La serie muestra dos relaciones amorosas: la de Ricardo con Sofía y la del Pollo con Clara, y ambas están marcadas por la asimetría de clase, la diferencia está dada en el grado de autoconciencia en cada caso. Sofía no cree ni por un segundo que Ricardo se vaya a quedar con ella, se lo remarca en muchas ocasiones y, por supuesto, termina teniendo razón. Ella es la que mejor entiende la situación. En el capítulo 6 “Los mantenidos” Ricardo sostiene su ficción: “¿Para qué querés estudiar? No sirve para nada estudiar” ella le va contestar “para vos esto es unas vacaciones raras, no sé qué es, para mí esto es la vida normal”, lo que da la clave nuevamente de que está ahí de prestado.
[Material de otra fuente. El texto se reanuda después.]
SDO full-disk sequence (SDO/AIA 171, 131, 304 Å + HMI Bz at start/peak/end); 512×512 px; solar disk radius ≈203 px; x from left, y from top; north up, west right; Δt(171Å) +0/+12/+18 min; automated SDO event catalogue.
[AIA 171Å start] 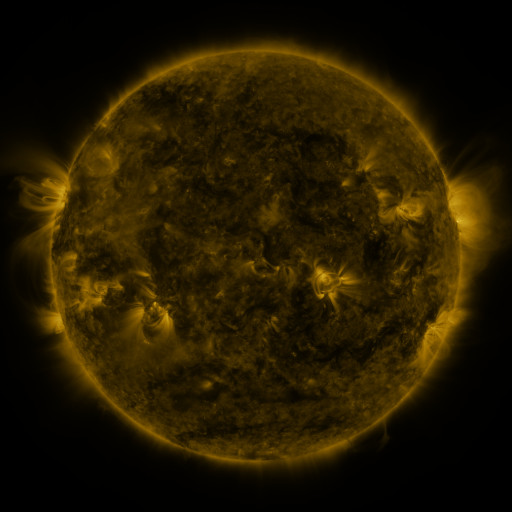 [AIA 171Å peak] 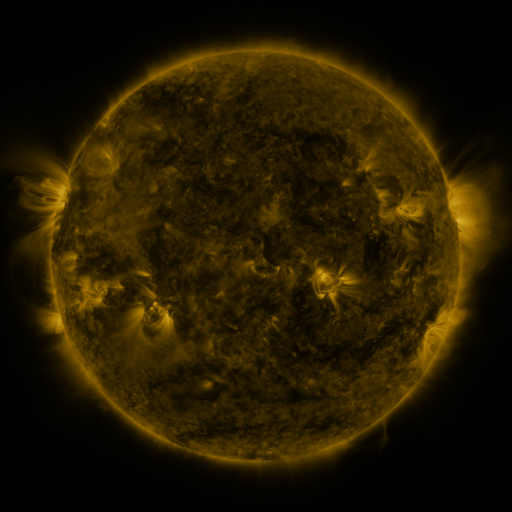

Para Ricardo, Sofía es una anomalía: los pobres no estudian, solo se drogan y roban, y ese gesto es lo que él emula en su condición de ocupa.

También es Sofía la que le tira la posta sobre Miguel, le advierte que no es lo que parece, que no sea tan crédulo y, nuevamente, tiene razón. Crédulo es también el Pollo en su relación con Clara, imagina que ella se va a quedar con él, pero sólo lo utiliza para satisfacer la fantasía erótica de la clase media de garcharse “un negro”. Está claro que ella no va a preferirlo por sobre su novio yuppie bien acomodado. En este sentido, la serie muestra cómo las clases medias vampirizan las relaciones sexuales para satisfacer un imaginario que, en este caso, sí tiene una larga tradición comenzando con La cautiva de Esteban Echeverría. Para estas clases medias, la ruptura es la condición de posibilidad para sentir que lo que pasó fue real.


A veces puede pasar que uno cree estar recorriendo en línea recta el camino de la ficción solo para encontrarse del otro lado, como una cinta de moebius, cabeza abajo; o como las escaleras de Escher que conducen hacia un techo que es, al mismo tiempo, el suelo. Retomando esa escena que Ricardo habla sobre su experiencia, el Pollo le contesta “mientras la experiencia no te morfe a vos” y eso es exactamente lo que ha sucedido. Para cuando la serie concluye, Ricardo probó las drogas, el sexo, el robo, el asesinato y fundamentalmente, una amistad sellada con sangre; lo que empieza como una aventura revela el revés de la trama de una vida dura y desconocida para él - y por extensión, desconocida también para los televidentes de clase media que vieron esta serie por primera vez en el año 2000 -. Todo lo que ha vivido con sus amigos debe desaparecer. Aunque pueda parecer excesivamente duro, lo cierto es que muchos jóvenes de clase media estaban en la misma deriva que él, en un desamparo existencial que los empujaba hacia el lumpenaje y por eso la serie conectó fuerte con el espíritu de época. Finalmente, lo que queda es retornar a su vida más o menos acomodada, habiendo convertido su fantasía en la cicatriz de una experiencia, pero para sus amigos y las personas que conoció en el camino, todo esto fue siempre la realidad de los hundidos en un país que estaba a punto de explotar.